Hendricks v El-Dik (No 2)
[2015] ACTSC 351
•1 September 2015
SUPREME COURT OF THE AUSTRALIAN CAPITAL TERRITORY
Case Title: | Hendricks v El-Dik & Anor (No 2) |
Citation: | [2015] ACTSC 351 |
Hearing Date: | 31 August 2015 |
DecisionDate: | 1 September 2015 |
Before: | Mossop AsJ |
Decision: | The tender by the Plaintiff of the photographs at pages 35-131 of Exhibit 1 is rejected. |
Category: | Ruling on Evidence |
Catchwords: | EVIDENCE – Evidence Act 2011 (ACT) s 69 – business records exception to hearsay rule – photographs sought to be tendered in personal injury proceeding without calling person who took photographs – photographs taken by police at place of and soon after motor vehicle accident – photographs taken in contemplation of or in connection with an Australian proceeding or in connection with an investigation relating to a criminal proceeding – tender of photographs rejected |
Legislation Cited: | Evidence Act 2011 (ACT) ss 63, 64, 69, 142 |
Cases Cited: | Lewincamp v ACP Magazines Ltd [2008] ACTSC 69 Nye v New South Wales (2002) 134 A Crim R 245 Walsh v Walgett Shire Council [2014] NSWSC 812 |
Texts Cited: | Odgers Uniform Evidence Law (11th edition) |
Parties: | Mohgamat Hendricks (Plaintiff) Walid El-Dik (First Defendant) Insurance Australia Limited trading as NRMA Insurance (Second Defendant) |
Representation: | Counsel Mr A Black SC, Mr A Muller and Mr D Crowe (Plaintiff) Mr J Poulos QC and Mr B Wilson (First and Second Defendants) |
| Solicitors Slater & Gordon (Plaintiff) Sparke Helmore (First and Second Defendants) | |
File Number: | SC 460 of 2013 |
Introduction
The plaintiff has sought to tender photographs appearing at pages 35 to 131 of exhibit 1. The defendants have objected on the basis that the documents are hearsay.

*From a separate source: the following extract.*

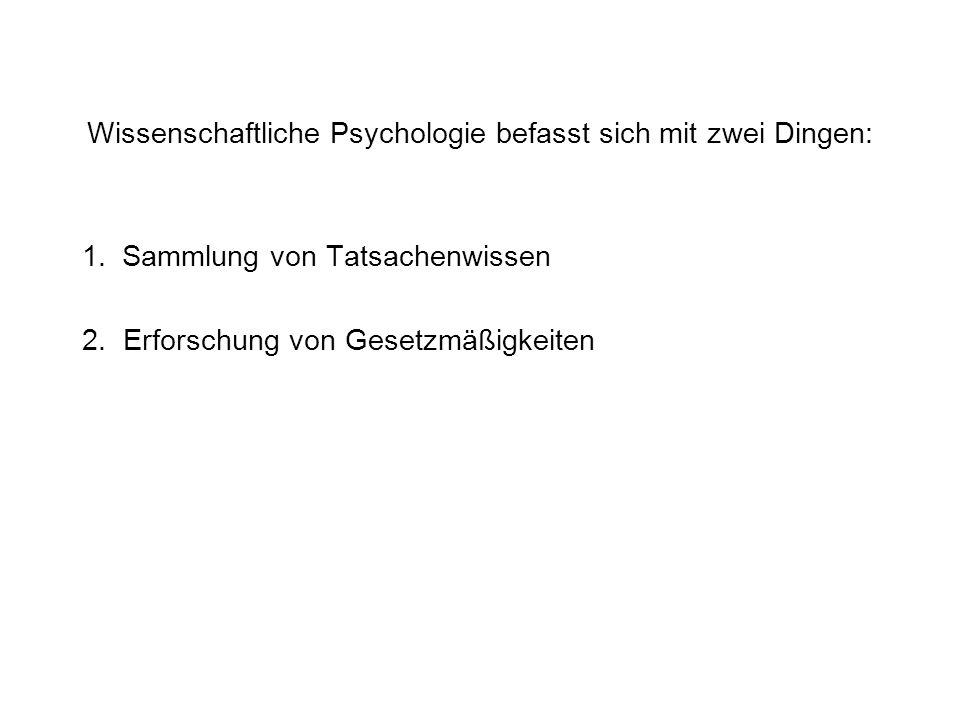 Wissenschaftliche Psychologie befasst sich mit zwei Dingen:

The documents are photographs which were produced from the records of the Australian Federal Police. They include photographs which clearly were taken at about the time of the accident the subject of these proceedings as the photographs show the plaintiff being treated by ambulance officers next to the vehicle which he collided with and his bicycle lying on the ground nearby. They also record some aspects of the investigation into the circumstances of the accident, for example, marking of the lengths of skid marks made by the first defendant’s vehicle.
Basis for the tender
The basis on which the plaintiff tenders the documents is that they fall within the exception to the hearsay rule in s 69 of the Evidence Act 2011 (ACT) (the Act) because they are records of the Australian Federal Police which is a business within the extended meaning of that term in the Act.

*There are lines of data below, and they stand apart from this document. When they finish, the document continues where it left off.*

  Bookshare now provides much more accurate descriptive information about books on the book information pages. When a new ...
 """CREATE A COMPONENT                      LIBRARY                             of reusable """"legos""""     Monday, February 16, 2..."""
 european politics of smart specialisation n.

Senior counsel for the defendants submits that the documents are not subject to the exception in s 69 because s 69(3) prevents their admission because the representation in each photograph:
(a)was prepared or obtained for the purpose of conducting, or for or in contemplation of or in connection with, an Australian or overseas proceeding; or
(b)was made in connection with an investigation relating or leading to a criminal proceeding.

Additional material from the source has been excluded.